Contusione miocardia e lesioni dell’aorta toracica
G. NARDI
INTRODUZIONE
Il trauma toracico è causa di un quarto delle morti da trauma[i]. Tra le vittime di incidenti stradali, il 50% circa presenta un trauma toracico isolato o associato ad altre lesioni e nel 25% dei casi le lesioni toraciche costituiscono la causa principale del decesso:[ii] Le lesioni dell’aorta ed il trauma chiuso del miocardio rappresentano, unitamente al pneumotorace iperteso, le principali cause di mortalità da trauma toracico. Sia la diagnosi che il trattamento di queste patologie sono stati recentemente oggetto di revisione alla luce dello sviluppo di nuove metodiche diagnostiche e terapeutiche.

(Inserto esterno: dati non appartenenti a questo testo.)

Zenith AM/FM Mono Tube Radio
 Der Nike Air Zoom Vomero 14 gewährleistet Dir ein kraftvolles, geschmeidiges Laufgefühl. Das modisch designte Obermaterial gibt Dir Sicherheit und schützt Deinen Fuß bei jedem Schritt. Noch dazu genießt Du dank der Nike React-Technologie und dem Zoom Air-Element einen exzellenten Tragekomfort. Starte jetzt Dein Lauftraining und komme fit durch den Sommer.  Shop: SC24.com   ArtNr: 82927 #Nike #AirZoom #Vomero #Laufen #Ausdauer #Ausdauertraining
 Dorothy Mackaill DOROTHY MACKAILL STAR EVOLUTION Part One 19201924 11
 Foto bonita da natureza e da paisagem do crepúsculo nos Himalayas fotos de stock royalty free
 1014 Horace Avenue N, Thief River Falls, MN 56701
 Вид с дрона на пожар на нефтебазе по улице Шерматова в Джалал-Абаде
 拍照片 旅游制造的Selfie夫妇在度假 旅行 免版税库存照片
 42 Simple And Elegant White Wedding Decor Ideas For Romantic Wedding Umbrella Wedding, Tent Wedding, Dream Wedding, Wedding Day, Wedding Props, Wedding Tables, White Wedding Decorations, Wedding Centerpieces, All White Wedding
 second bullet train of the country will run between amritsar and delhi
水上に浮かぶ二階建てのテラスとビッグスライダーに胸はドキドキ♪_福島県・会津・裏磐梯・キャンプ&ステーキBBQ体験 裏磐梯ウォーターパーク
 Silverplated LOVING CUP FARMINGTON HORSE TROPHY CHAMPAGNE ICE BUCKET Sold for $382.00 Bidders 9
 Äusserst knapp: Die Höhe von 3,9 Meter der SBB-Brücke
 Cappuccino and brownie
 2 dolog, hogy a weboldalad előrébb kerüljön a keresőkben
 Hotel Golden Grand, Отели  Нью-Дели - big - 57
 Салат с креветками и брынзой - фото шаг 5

Vengono di seguito affrontate alcune delle patologie traumatiche che sono state recentemente oggetto di una modificazione rilevante nelle strategie di trattamento e che si sono giovate dell’introduzione di tecniche diagnostiche e terapeutiche innovative.
Il trauma cardiaco: Blunt Cardiac Trauma (BCT)
L’incidenza e l’importanza clinica delle contusioni cardiache devono ancora essere definite con precisione, perché per molti anni il termine “contusione miocardica” è stato utilizzato in assenza di criteri diagnostici standardizzati, generando notevole confusione nell’interpretazione dei dati e rendendo difficile il confronto delle casistiche. Le raccomandazioni attuali prevedono che il termine “contusione miocardica” sia abbandonato a favore della definizione di “trauma chiuso del miocardio” o “blunt cardiac trauma -BCT”. Questo termine deve però essere riservato ai soli casi in cui un trauma toracico si associa ad aritmie severe o alla presenza di un deficit di pompa cardiaca.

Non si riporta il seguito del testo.